This time for Africa

It’s been a month since we got back from Oceania and I’ve had a few busy weekends in the USA: I completed a 1km swim in the 4°C waters of New York (and qualified for Antarctica), I swam about 20km in the 14°C waters of California (more on that later) and I took part in a 12km race in the 24°C of Florida – a 20°C difference in waters!

Next Wednesday we will be heading to South Africa to tackle Continent #2. The Freedom Swim, considered the “Everest” to every open water swimmer in South Africa, covers the stretch of water from Robben Island to Cape Town. Distance is not excessive but lower water temperatures as well as abundant marine life (including great white sharks) make it a very challenging swim. It is also a very special year, as Nelson Mandela would have turned 100 years old. I still remember seeing him from afar during his last public appearance at the final match of the 2010 World Cup.

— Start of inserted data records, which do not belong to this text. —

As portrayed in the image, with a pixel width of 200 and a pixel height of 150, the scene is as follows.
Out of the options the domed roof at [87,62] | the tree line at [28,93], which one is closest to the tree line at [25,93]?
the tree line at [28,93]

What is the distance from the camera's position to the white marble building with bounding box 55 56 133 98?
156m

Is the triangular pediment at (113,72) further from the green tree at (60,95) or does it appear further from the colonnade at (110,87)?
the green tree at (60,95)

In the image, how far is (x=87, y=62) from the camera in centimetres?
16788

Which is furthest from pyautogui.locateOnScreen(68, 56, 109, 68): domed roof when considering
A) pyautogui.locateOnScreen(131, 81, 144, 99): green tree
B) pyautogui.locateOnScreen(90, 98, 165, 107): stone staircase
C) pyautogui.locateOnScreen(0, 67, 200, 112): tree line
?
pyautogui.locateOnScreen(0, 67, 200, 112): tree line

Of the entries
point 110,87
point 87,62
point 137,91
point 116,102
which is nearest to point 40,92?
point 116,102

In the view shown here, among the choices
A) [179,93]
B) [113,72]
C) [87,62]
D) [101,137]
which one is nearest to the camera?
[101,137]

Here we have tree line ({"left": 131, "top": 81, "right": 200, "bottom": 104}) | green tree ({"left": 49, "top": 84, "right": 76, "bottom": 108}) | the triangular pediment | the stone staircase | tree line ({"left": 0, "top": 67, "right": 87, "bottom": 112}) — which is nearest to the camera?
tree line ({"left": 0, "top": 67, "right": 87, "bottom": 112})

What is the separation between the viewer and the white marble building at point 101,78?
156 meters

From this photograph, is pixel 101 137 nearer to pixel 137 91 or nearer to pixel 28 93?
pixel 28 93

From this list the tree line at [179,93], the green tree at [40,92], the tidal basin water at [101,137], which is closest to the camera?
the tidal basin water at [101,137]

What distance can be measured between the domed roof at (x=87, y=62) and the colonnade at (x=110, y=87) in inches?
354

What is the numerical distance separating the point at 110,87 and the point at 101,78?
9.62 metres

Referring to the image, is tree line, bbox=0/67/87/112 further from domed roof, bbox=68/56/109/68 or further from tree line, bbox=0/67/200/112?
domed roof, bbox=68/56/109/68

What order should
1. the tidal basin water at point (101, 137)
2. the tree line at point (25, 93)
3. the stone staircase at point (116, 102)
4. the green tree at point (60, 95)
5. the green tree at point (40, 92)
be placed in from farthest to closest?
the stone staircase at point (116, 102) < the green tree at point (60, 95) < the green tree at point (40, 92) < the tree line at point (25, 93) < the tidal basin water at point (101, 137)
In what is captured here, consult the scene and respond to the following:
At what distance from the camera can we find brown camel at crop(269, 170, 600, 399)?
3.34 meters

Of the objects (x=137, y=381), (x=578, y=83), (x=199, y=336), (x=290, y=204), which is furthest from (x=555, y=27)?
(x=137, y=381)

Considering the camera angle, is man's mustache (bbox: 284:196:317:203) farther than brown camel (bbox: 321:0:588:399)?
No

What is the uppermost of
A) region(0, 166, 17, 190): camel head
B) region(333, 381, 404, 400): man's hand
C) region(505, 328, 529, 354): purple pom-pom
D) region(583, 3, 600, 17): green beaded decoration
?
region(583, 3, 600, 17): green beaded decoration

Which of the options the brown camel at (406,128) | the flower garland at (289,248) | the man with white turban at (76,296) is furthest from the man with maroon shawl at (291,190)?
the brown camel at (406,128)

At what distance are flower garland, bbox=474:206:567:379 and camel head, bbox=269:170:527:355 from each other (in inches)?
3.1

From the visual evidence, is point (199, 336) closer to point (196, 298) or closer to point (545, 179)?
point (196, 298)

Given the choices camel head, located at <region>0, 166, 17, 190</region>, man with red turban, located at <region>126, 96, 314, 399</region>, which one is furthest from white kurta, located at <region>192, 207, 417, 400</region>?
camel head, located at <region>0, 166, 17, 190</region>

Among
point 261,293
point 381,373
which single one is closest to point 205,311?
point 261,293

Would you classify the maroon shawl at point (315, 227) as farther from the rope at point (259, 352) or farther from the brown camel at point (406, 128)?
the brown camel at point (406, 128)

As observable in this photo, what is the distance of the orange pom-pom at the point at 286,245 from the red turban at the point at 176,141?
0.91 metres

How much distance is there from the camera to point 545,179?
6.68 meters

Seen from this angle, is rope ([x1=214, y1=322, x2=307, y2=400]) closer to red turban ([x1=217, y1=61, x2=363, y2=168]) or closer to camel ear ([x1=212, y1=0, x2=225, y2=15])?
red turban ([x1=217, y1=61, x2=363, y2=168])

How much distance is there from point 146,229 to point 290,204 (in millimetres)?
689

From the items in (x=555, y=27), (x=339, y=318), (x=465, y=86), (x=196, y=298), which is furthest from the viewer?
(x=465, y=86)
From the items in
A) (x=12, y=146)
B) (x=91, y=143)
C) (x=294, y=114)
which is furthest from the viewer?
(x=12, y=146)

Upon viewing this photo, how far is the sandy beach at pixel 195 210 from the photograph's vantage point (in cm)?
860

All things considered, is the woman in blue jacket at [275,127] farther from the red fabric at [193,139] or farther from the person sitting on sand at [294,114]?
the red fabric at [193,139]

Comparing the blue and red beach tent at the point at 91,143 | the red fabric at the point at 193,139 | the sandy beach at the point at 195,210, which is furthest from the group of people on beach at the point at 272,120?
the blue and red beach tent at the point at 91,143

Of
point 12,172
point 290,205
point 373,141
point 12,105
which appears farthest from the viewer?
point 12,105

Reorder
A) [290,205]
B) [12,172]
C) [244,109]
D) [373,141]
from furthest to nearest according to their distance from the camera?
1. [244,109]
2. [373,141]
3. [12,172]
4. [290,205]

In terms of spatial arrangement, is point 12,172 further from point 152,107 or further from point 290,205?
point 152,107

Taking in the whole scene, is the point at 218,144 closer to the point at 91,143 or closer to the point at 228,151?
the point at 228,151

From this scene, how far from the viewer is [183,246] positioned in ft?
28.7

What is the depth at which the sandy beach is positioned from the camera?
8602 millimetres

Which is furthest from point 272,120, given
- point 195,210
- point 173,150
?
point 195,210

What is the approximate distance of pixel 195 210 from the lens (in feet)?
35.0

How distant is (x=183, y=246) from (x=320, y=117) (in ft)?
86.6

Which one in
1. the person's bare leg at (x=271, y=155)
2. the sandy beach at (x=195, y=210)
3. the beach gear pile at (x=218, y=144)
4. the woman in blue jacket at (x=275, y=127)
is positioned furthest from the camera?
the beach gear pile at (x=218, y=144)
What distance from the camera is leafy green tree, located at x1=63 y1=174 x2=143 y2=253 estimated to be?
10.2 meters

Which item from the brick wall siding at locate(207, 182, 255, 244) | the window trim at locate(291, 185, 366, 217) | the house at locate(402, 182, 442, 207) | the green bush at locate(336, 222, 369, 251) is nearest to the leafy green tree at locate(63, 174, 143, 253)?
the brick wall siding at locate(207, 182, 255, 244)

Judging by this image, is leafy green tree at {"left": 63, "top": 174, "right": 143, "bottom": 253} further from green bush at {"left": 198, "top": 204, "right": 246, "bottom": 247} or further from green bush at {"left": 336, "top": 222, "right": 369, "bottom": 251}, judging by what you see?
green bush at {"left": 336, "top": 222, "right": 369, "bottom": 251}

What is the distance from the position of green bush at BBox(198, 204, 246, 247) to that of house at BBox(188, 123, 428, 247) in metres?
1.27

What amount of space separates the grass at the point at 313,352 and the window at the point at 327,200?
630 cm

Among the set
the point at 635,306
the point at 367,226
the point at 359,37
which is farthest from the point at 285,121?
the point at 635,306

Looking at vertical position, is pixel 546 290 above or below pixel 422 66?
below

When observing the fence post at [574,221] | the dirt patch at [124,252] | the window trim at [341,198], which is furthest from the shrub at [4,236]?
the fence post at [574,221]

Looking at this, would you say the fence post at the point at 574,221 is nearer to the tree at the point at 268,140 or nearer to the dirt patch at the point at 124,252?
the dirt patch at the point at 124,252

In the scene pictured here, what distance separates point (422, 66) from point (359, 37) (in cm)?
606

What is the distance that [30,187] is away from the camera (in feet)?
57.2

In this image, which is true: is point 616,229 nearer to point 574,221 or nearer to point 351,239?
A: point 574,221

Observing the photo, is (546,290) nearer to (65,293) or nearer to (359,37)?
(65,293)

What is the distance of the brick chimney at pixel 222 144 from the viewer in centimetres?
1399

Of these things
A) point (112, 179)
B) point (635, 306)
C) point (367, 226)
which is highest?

There will be about 60 of us facing the Channel next Saturday – half of us in skins, half of them in wetsuits. Only 2,000 people have swum it before (including one Spaniard), about the same number as the English Channel. Olympian Troy Prinsloo holds the course record with an astonishing 1h23’, Theodore Yach has swam it 105 times, and Abriella Bredell became the youngest one to do it last January with only 11 years old. If conditions are good, I would love to complete it under 2h – but if we’ve learned one thing so far in this global journey, it’s that conditions are always unpredictable.

The first time I visited the Mother City in 2007 my dear friend Richard took me for a diving adventure in Gansbaai, just 100 miles off Cape Town. Watching a 12-foot great white furiously biting the cage I was in, just centimeters away from my face is not something you forget easily. But for the 2 hours I will be in the water on Saturday, I will try to think of anything but that. 

In any case, it will be great to tackle one of the most revered swims in the African continent, my second prison break after I escaped Alcatraz last September, and a good training towards colder water swims. It is no coincidence that the International Ice Swimming Association (IISA) and the Antarctica swim are managed by South Africans.